Crab Wontons with Soy-Ginger Dipping Sauce

Serves 8

  • ¼ c. panko bread crumbs
  • ¾ c. cream cheese
  • 1/3 c. finely diced red pepper
  • 2 Tbsp. green onions, thinly cut on the bias
  • 2 Tbsp. minced shallots
  • 1/8 tsp. salt
  • Pinch freshly ground black pepper
  • 2 oz. crab meat, picked over to remove any shell
  • ¾ tsp. lemon zest
  • 16 wonton wrappers

HEAT the oven to 350°F. Spread the bread crumbs in an even layer on a baking sheet and toast until they’re a light golden color, about 8 minutes.

PULSE the cream cheese in a food processor until smooth. Transfer to a large mixing bowl. Stir in the red pepper, green onion, shallots, salt, pepper, bread crumbs, crab, and lemon zest. Mix gently until well blended.

PUT the mixture into a large zip-top bag; snip off one of the lower corners.

ARRANGE the wonton wrappers on a dry, clean surface. Pipe about 2 tablespoons of the crab mixture into the center of each wonton; lightly brush a little water on the edges of the wonton to help seal the wonton. Bring the top right corner and the bottom left corner to a point and pinch; then bring your bottom right corner in and pinch. Repeat the same with the other corner to form a pouch.
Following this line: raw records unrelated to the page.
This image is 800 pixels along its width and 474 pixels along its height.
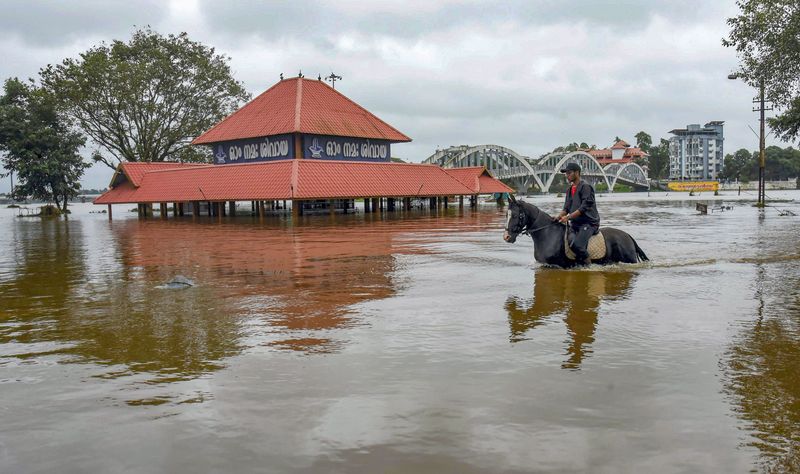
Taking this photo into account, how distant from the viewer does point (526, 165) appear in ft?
352

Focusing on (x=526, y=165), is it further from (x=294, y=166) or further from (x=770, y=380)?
(x=770, y=380)

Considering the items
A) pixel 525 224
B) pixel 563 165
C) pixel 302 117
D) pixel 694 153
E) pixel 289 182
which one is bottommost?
pixel 525 224

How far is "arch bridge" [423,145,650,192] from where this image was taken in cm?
9962

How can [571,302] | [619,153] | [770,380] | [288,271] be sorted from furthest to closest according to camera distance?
[619,153] → [288,271] → [571,302] → [770,380]

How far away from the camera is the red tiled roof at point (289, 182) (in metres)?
36.8

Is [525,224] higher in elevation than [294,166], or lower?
lower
TO bake, increase the oven temperature to 400°F. Spray a baking sheet with nonstick cooking spray. Arrange the wontons on the baking sheet and spray each one with a very light coat of cooking spray. Bake until golden brown, or about 6 minutes. Serve two pieces for each serving immediately with dipping sauce

Serving Size: 2 wontons; Calories: 160; Total Fat: 8 g; Carbohydrate: 16 g; Dietary Fiber: 1 g; Protein: 5 g

 

Truffled Black Olive Bruschetta

Makes 12 Bruschette

  • 1 Tbsp. minced shallot
  • ¼ c. seeded and diced tomato
  • ¼ c. diced good quality pitted black olive, such as kalamata
  • 1 tsp. chopped Italian parsley
  • 1 tsp. thinly sliced fresh basil
  • ½ tsp. chopped garlic
  • 1 Tbsp. balsamic vinegar
  • 2 tsp. truffle oil
  • ¼ c. finely diced buffalo mozzarella or other fresh mozzarella
  • 12 quarter-inch slices whole-wheat artisan baguette, cut at an angle
  • Olive oil

PUT all the ingredients—except the bread and olive oil—in a small bowl, mix gently, cover tightly and refrigerate at least an hour to let the flavors marry.

HEAT the oven to 400°F. Spray the bread with a thin mist of olive oil and bake in the hot oven until crisp, 4 to 5 minutes.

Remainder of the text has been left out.